I’ve noticed that since the arrival of the children you have gotten a little out of control. Like you don’t know what’s going to happen from one minute to the next. Like you are playing a little game to see how far you can push me before I break. Well, there are days when I am very close to breaking.
On the other hand, Life, as we continue on our journey together you teach me many lessons. You have taught me that you are fleeting and ever changing, and that is no bad thing. You have taught me to appreciate the most simple of things, like actually being able to hear the people when they are talking on TV, and the joy of a shiny new mop head!
I love to stand by the open back door and breathe in the fresh air and listen to the birds chirping. I love to be snuggled in front of the fire, wrapped up in a blanket, with our babies. I have not a penny to my name, but (in those moments at least) that doesn’t matter. So thank you Life, for teaching me contentment.

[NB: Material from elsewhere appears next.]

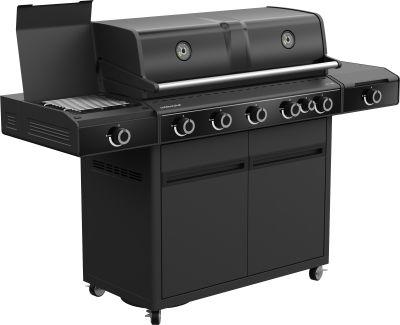 Actual product image Outdoorchef Heat X-545 RB (31.90 kW)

I think what I’m trying to say in this letter Life, is that at the moment things between us are a bit tough. Maybe we can make some changes so that we can improve our situation. How about we try to get some more sleep and take some time to rest together? We should take some time to look after ourselves a bit more, eat better, exercise more and moisturise. We must always remember to moisturise!
I will stop pushing us to our limits by demanding more from you than I know you can give, if you stop surprising me with extra jobs and random illnesses.
We are lucky to have each other and we are so good together Life, and I will hang onto you for as long as I possibly can with every ounce of my being. In sickness and in health, ‘til death us do part.